MANALAPAN – The Township Committee has adopted a $36.98 million budget to fund the operation of Manalapan during 2021. The budget will be supported by the collection of $25.18 million in taxes from the township’s residential and commercial property owners.
During a meeting on May 26, Mayor Jack McNaboe, Deputy Mayor Susan Cohen, Committeeman Eric Nelson, Committeeman Barry Jacobson and Committeewoman Mary Ann Musich voted “yes” on a motion to adopt the budget.
“This is a budget that invests in the town,” McNaboe said. “Hopefully when people look at the budget they will find value for their dollar.
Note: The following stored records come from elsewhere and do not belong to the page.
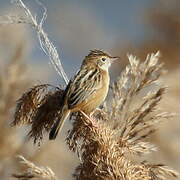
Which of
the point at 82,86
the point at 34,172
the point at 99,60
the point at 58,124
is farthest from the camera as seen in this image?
the point at 99,60

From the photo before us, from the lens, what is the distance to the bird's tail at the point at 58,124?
8.78 feet

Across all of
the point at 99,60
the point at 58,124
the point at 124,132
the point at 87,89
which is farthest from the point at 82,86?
the point at 124,132

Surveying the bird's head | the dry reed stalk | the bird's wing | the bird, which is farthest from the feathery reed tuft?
the bird's head

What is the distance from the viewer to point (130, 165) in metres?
2.11

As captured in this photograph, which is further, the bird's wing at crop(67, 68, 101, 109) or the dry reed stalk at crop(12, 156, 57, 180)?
the bird's wing at crop(67, 68, 101, 109)

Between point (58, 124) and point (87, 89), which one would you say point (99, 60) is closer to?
point (87, 89)

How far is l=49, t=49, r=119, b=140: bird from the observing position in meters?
2.81

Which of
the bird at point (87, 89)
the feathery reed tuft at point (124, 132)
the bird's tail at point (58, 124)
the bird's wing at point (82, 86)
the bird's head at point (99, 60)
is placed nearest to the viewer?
the feathery reed tuft at point (124, 132)

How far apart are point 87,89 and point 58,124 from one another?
1.27 feet

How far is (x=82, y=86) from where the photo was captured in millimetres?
3092

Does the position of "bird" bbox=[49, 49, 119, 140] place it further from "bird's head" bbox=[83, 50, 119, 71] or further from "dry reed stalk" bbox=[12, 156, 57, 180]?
"dry reed stalk" bbox=[12, 156, 57, 180]

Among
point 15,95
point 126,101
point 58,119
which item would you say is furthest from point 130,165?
point 15,95

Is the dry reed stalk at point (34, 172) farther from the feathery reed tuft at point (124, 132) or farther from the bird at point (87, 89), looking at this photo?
the bird at point (87, 89)

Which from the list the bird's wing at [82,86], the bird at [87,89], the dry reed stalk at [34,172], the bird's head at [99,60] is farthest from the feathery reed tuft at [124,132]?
the bird's head at [99,60]
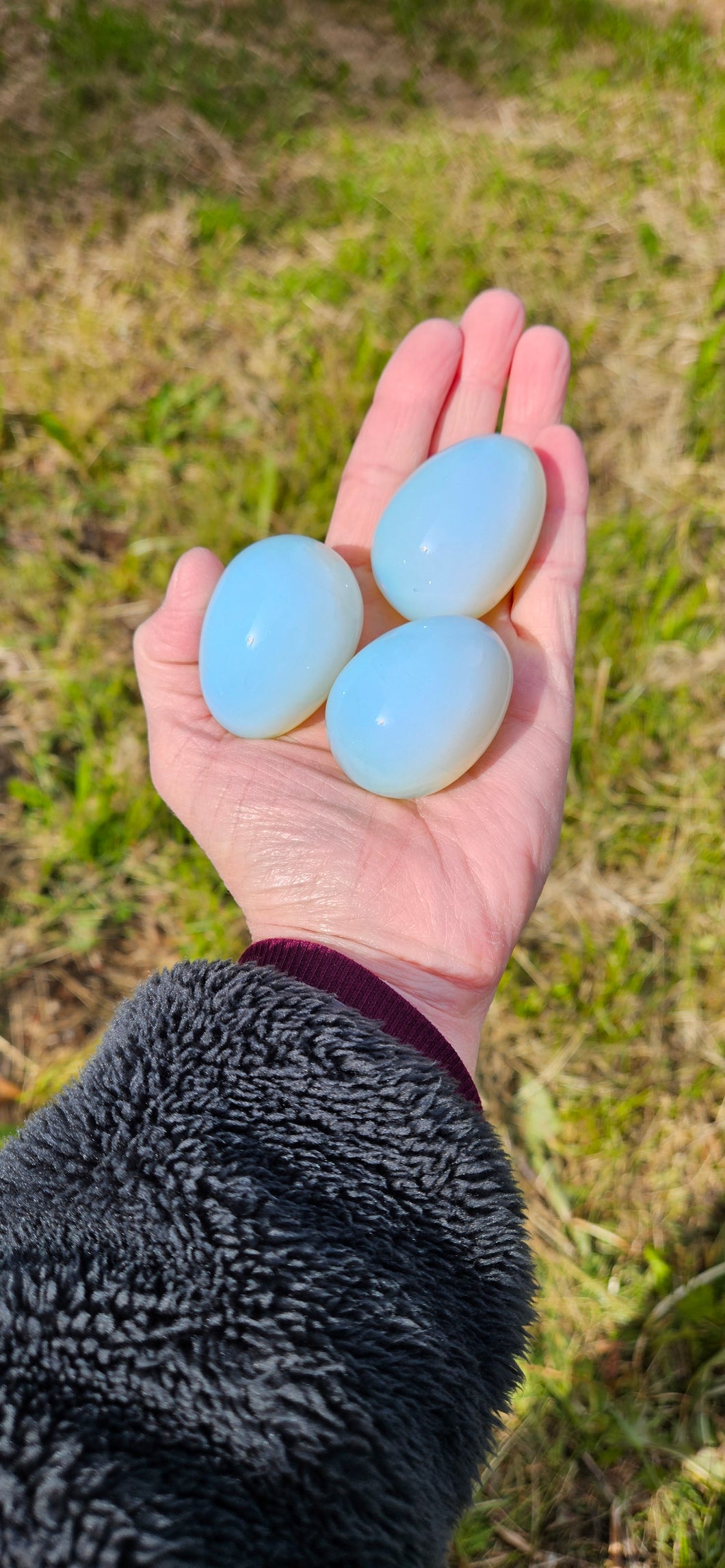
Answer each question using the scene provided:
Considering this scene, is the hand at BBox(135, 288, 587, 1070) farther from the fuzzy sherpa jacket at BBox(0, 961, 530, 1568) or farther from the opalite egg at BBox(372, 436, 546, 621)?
the fuzzy sherpa jacket at BBox(0, 961, 530, 1568)

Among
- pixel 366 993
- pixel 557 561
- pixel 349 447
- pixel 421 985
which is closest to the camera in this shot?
pixel 366 993

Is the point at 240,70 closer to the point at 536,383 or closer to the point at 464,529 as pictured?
the point at 536,383

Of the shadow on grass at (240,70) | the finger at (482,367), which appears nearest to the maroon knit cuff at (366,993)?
the finger at (482,367)

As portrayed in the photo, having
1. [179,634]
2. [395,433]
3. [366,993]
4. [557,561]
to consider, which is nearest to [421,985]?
[366,993]

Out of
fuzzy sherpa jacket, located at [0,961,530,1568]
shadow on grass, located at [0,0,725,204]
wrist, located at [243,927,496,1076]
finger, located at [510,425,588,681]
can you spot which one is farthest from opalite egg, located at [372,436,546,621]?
shadow on grass, located at [0,0,725,204]

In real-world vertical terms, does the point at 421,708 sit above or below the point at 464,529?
below

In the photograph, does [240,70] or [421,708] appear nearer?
[421,708]
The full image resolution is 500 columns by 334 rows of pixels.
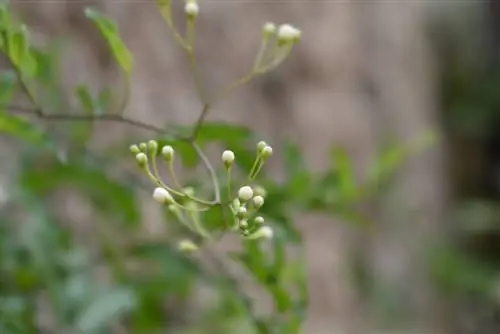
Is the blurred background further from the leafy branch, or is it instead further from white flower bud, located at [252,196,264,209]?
white flower bud, located at [252,196,264,209]

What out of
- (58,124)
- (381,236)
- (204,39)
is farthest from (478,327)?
(58,124)

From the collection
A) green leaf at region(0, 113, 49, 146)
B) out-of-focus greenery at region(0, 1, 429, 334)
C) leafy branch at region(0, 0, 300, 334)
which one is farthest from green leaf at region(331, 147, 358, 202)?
green leaf at region(0, 113, 49, 146)

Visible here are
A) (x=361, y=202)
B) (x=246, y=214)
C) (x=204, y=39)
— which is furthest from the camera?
(x=361, y=202)

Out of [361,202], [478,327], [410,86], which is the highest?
[410,86]

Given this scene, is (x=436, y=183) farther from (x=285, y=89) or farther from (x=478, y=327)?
(x=285, y=89)

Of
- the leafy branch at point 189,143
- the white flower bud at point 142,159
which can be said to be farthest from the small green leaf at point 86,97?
the white flower bud at point 142,159

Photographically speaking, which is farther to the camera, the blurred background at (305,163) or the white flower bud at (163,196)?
the blurred background at (305,163)

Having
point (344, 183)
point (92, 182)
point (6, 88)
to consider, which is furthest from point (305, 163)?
point (6, 88)

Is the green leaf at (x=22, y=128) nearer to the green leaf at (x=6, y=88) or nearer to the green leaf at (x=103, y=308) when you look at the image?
the green leaf at (x=6, y=88)
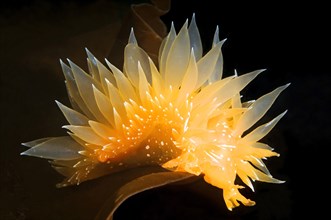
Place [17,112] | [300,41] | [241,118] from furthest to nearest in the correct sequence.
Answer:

A lot of hard work (on the budget) was done by the people in the municipal building and I want to thank them for that work.”
Township Administrator Tara Lovrich said the 2021 budget accounts for increases in the cost of garbage collection and recycling collection, plus a $650,000 bill for snow removal in February.
Selected appropriations in the 2021 municipal budget include the following line items: employee group insurance, $3.65 million; general liability insurance, $581,313; police salaries and wages, $7.94 million; police, other expenses, $296,832; streets and roads salaries and wages, $1.75 million; streets and roads, other expenses, $209,500; sanitation/solid waste collection, other expenses, $2.21 million; landfill disposal costs, $2.02 million; payment to Police and Firemen’s Retirement System of New Jersey, $2.24 million; payment to Social Security System, $940,000; payment to Public Employees’ Retirement System, $759,853; payment of bond principal, $2.14 million; and interest on bonds, $760,651.
Manalapan’s 2019 budget totaled $34.49 million and was supported by a tax levy of $22.96 million; the receipt of $3.87 million in state aid; and the appropriation of $3.5 million from the surplus fund.
The average home was assessed at $448,180, the municipal tax rate was 33.1 cents per $100 of assessed valuation and the owner of that home paid $1,483 in municipal taxes.
Manalapan’s 2020 budget totaled $34.91 million and was supported by a tax levy of $23.54 million; the receipt of $3.87 million in state aid; and the appropriation of $3.5 million from the surplus fund.
The average home was assessed at $453,733, the municipal tax rate was 33.4 cents per $100 of assessed valuation and the owner of that home paid $1,515 in municipal taxes.
Manalapan’s 2021 budget totals $36.98 million and will be supported by a tax levy of $25.18 million; the receipt of $3.87 million in state aid; and the appropriation of $4 million from the surplus fund.
The average home is assessed at $460,978, the municipal tax rate is projected to be 35.1 cents per $100 of assessed valuation and the owner of that home will pay about $1,618 in municipal taxes.
Municipal taxes are one item on a property owner’s tax bill, which also includes Monmouth County taxes, Manalapan-Englishtown Regional School District taxes, Freehold Regional High School District taxes and a fire district tax.
The total amount of taxes a property owner pays is determined by the assessed valuation of his home and/or property and the tax rate that is set by each taxing entity.
Lovrich said for every $1 in taxes a Manalapan property owner pays, 16% (i.e., 16 cents) goes to the township, 15% (15 cents) goes to Monmouth County, 46% (46 cents) goes to the Manalapan-Englishtown Regional School District, 20% (20 cents) goes to the Freehold Regional High School District, 2% (2 cents) goes to a municipal fire district and 1% (1 cent) goes to municipal open space.
In other business on May 26, McNaboe, Cohen, Nelson, Jacobson and Musich voted “yes” on a motion to adopt a bond ordinance providing for capital improvements and the acquisition of capital equipment.
The ordinance appropriates a total of $2.99 million for the improvements and the equipment and authorizes the issuance of $2.44 million in bonds and notes to finance a portion of the costs.